Ho also noted that real estate markets worldwide have started to correct themselves, with bargains thrown in. In Singapore, he said the mass market there has started to upgrade to newer apartments as these units are affordably priced.

“Back home, in the last five months, we see that the asking prices for suburban properties have been stable and a correction for the high-end condos in KLCC, too, has been noted,” he said.

Good time to buy?
Ho said now is a good time to buy properties, thanks to the low financing interest rates and the multitude of good deals offered by developers.

“Sime Darby started the ball rolling with its easy financing schemes, cash rebates and a guaranteed buyback plan. Today, there’s S P Setia Bhd’s 5/95 and numerous other easy home ownership packages to choose from. During normal times, developers are unlikely to give such rebates and benefits.”

Due to the limited supply of landed properties, he reckoned that such properties will continue to do well. “For those looking to buy landed homes, try to focus on the first-tier locations or even those on the fringes. With the economy expected to improve possibly from next year onwards, the reasonably priced high-rises may do well again,” he said.

Citing a home in Desa ParkCity that was on the market for RM1 million between January and February, Ho said such areas can command a premium as the security aspect has been incorporated into the development. “When you drive into Desa ParkCity, you know you’re entering a private property. Inside, there is another level of security and this contributes to the value of the homes,” he said.

According to the National Property Information Centre’s (Napic) All Houses Price Index (1990/07), all house prices in Kuala Lumpur had increased 2.61 times in 17 years, which translates to an annual increase of 5.8%. During the same period, prices in other growth areas, like Penang and Selangor, rose 2.23 and 1.96 times respectively.

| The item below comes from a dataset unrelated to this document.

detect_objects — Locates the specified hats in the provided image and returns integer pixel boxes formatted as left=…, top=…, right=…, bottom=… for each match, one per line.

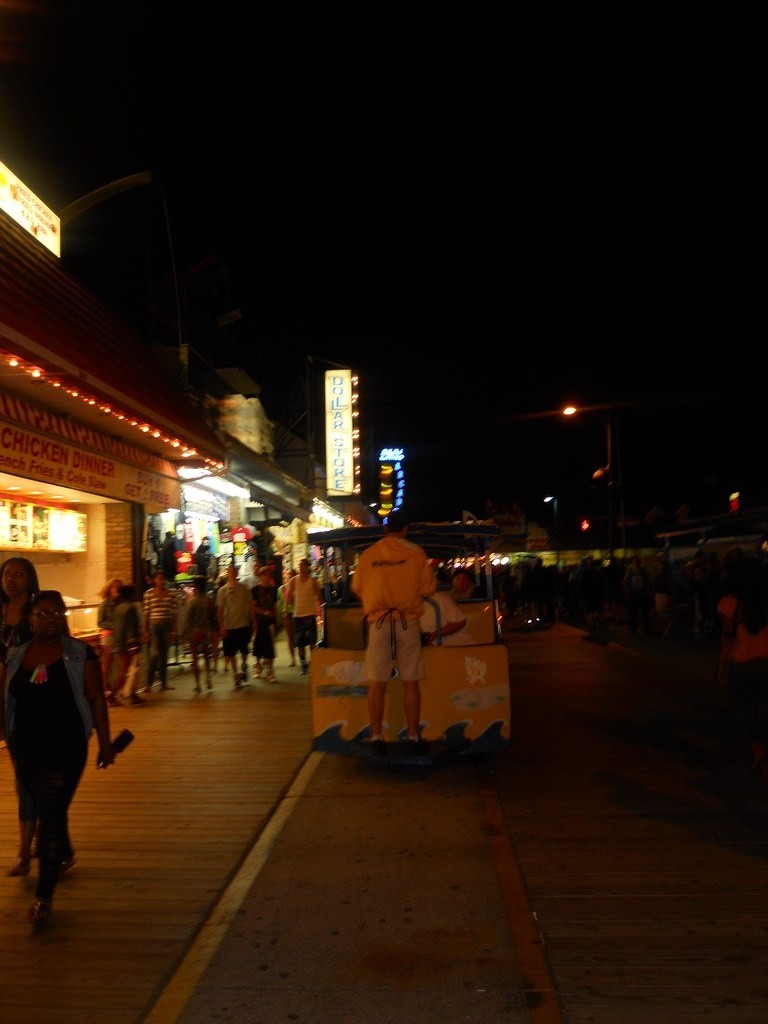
left=258, top=566, right=273, bottom=576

However, Ho pointed out that Johor, despite having been identified as a growth corridor, was the worst performer. “All house prices in Johor had only increased 1.54 times over 17 years or 2.57% per annum.” (At press time, Napic’s latest 2008 All Houses Price Index has not been released.)

Responding to a question from the floor on the outlook of traditional townships like those in Subang Jaya, Ho said these areas were “generally flat” since they are already established townships. “There is no excitement here… I don’t see an upside.”

Since 1989, Ho Chin Soon Research has been specialising in feasibility studies and marketing designs for property developers. It also provides database, population and income mapping work, including editable digital and land use maps.



This article appeared in City & Country, the property pullout of The Edge Malaysia, Issue 750, April 13-19, 2009.